1

I have implemented Apache POI library for Page count of Doc pages, but it shows page count zero when I download Google Doc as .docx file.

Edit: My code is as follows

public Integer getPagesCount(byte[] docBytes, String type)
        throws IOException {
    ByteArrayInputStream in = new ByteArrayInputStream(docBytes);
    String lowerFilePath = type.toLowerCase();
    if (lowerFilePath.equals("docx")) {
        @SuppressWarnings("resource")
        XWPFDocument docx = new XWPFDocument(in);
        return docx.getProperties().getExtendedProperties()
                .getUnderlyingProperties().getPages();
    } else if (lowerFilePath.equals("doc")) {
        @SuppressWarnings("resource")
        HWPFDocument wordDoc = new HWPFDocument(in);
        return wordDoc.getSummaryInformation().getPageCount();
    } else if (lowerFilePath.equals("ppt")) {
        HSLFSlideShow document = new HSLFSlideShow(in);
        return document.getSlides().size();
    } else if (lowerFilePath.equals("pptx")) {
        @SuppressWarnings("resource")
        XMLSlideShow xslideShow = new XMLSlideShow(in);
        return xslideShow.getSlides().size();
    } else if (lowerFilePath.equals("pdf")) {
        PDDocument doc = PDDocument.load(in);
        return doc.getNumberOfPages();
    }
    return 0;
}
Manish Kumar
  • 101
  • 11
  • 2
    How have you implemented "Page count of Doc pages"? There is no such functionality in [XWPFDocument](https://poi.apache.org/apidocs/dev/org/apache/poi/xwpf/usermodel/XWPFDocument.html) directly.
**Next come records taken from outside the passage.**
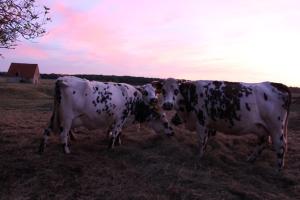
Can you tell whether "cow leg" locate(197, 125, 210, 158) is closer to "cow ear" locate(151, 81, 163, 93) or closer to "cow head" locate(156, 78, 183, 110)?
"cow head" locate(156, 78, 183, 110)

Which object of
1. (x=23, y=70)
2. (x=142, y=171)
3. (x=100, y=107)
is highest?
(x=23, y=70)

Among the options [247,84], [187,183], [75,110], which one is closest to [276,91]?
[247,84]

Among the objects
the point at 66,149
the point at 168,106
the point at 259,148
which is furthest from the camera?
the point at 259,148

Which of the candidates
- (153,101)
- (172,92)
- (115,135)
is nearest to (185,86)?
(172,92)

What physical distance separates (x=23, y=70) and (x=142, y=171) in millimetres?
91605

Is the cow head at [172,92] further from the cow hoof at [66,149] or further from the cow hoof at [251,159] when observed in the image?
the cow hoof at [66,149]

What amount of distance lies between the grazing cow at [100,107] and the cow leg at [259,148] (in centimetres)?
272

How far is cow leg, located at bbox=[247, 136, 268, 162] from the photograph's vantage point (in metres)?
12.5

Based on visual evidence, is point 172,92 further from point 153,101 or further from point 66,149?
point 66,149

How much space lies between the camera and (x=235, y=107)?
12.0 m

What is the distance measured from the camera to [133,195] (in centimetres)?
932

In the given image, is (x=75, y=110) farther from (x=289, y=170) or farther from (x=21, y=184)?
(x=289, y=170)

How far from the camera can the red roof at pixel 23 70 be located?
96069 millimetres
So it is not obvious. Please show your code. And additional: `*.docx` - `XWPF` and `*.doc` - `HWPF` are two totally different file systems. They have absolutely nothing in common. So tagging a question about `*.docx` with `hwpf` is not correct. – Axel Richter Feb 08 '19 at 07:44
  • 2
    Kindly show your code as well please. – Timothy T. Feb 08 '19 at 07:44
  • If you download a `*.docx` from `Google Docs`, then there are not any `docProps`. So they cannot be read. A `*.docx` is simply a `ZIP` archive. You can unzip it and will find `/docProps/app.xml` in a file saved by `Word`. But you will not find a `/docProps` at all in a file downloaded from `Google Docs`. – Axel Richter Feb 10 '19 at 12:34
  • So is there a way out for Google docs file (downloaded as .docx) , because I need for a use case. – Manish Kumar Feb 11 '19 at 04:50
  • 2
    Since `Google Docs` not provides any `docProps` and the page count is part of those, no there is no way out using `apache poi`. To count pages one must rendering the content of the `*.docx` file the same as `Word` would rendering it. Only possible having any application installed which could do this. `Microsoft Word` itself or `Libreoffice`/ `Openoffice` `Writer`, ... and then interact with that application while it has rendered the `*.docx` file. – Axel Richter Feb 11 '19 at 06:52
  • @AxelRichter your answer its perfect, it's necessary open the doc file with microsoft office or libreoffice, save and then get the page count again. – Henrique Schmitt Jul 07 '20 at 19:39

0 Answers0